Rep. Rashida Tlaib (D-MI) wants to hold megabanks accountable to racial equity. Tlaib asked gathered CEOs of banks "Do you know what environmental racism is? Yes or no." She said this as though "environmental racism" is actually a thing.
"I'm vaguely familiar," replied Brian Moynihan, CEO of Bank of America.
Tlaib asked this question in her capacity as a member of the House Committee on Financial Services.
She asked the CEO of Wells Fargo "Do you know what environmental racism is?" He did not. "That's unfortunate," she said, then continued issuing this test. Next up was Goldman Sachs.
"Vaguely familiar, but not specifically," Goldman Sachs' David Solomon said.
"Well, I want you all to know environmental racism showed its face in a deadly way during the pandemic in my district," Tlaib said. She said "More of my black neighbors died at a higher rate from COVID than any other community in Michigan."
"The preexisting health conditions that come from living in the backyard of corporate polluters, financed by your banks. When it comes to racial justice, I see many of you having these commitments to diversify your executive ranks. Good!" She said.
But what she wanted to know was "what actions" these bankers would take to invest in communities like hers, that said the banks "all profit from." Tlaib believes the American people want to know the answer to this.

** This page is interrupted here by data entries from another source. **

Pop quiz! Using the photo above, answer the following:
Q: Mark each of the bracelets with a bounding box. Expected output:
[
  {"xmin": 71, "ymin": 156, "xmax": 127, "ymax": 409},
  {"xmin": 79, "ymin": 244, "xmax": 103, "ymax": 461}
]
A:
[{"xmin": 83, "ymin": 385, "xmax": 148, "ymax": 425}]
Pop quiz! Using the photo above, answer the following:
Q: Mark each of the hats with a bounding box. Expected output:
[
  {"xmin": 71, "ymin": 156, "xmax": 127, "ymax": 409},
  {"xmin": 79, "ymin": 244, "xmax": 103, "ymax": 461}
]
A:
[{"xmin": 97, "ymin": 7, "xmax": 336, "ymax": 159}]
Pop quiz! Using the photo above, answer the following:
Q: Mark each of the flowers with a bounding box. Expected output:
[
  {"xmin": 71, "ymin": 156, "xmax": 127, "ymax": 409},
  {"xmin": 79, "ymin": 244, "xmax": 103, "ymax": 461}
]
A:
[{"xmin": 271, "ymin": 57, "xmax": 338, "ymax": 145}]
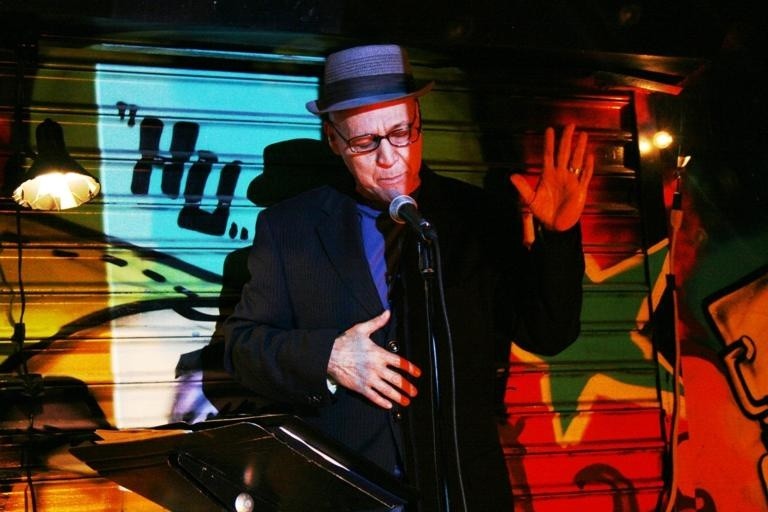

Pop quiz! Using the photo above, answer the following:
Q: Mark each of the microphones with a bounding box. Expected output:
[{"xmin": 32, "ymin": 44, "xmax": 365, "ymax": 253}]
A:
[{"xmin": 389, "ymin": 194, "xmax": 430, "ymax": 234}]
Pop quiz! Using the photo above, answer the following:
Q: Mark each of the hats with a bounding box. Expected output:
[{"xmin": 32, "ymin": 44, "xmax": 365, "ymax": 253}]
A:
[{"xmin": 306, "ymin": 43, "xmax": 436, "ymax": 120}]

Her issue with the bankers is that they have given loans and financing to fossil fuel companies that have then caused pollution. She did not mention that the emergence of fossil fuel coincided with a drastic reduction in rates of global poverty.
"All of you collectively financed $977 billion worth of fossil fuel projects and infrastructure projects since the Paris Agreement," she said, and took issue with the funding of Marathon Petroleum, which operates in Michigan.
Marathon has implemented many policies to reduce their environmental impact. It operates the only petroleum refinery in Michigan, and employs more than 500 Michiganders. Tlaib doesn't approve of Wells Fargo having given financing to that company due to air pollution caused by that refinery.
"I need you all to address racial equity," she said. "What that means is understanding environmental racism and reducing decades of it and halting the damage that you all continue to invest in." She invited the bankers to her district.
"Tell me then," she said, concluding her lecture to the banking CEO's, "whether or not you will continue financing for oil refineries, because right now it is morally unacceptable. If you truly believe in racial justice, then you would make sure that you and your team understand environmental racism in our country, that has been a term used by black and brown communities since the 70s and 80s."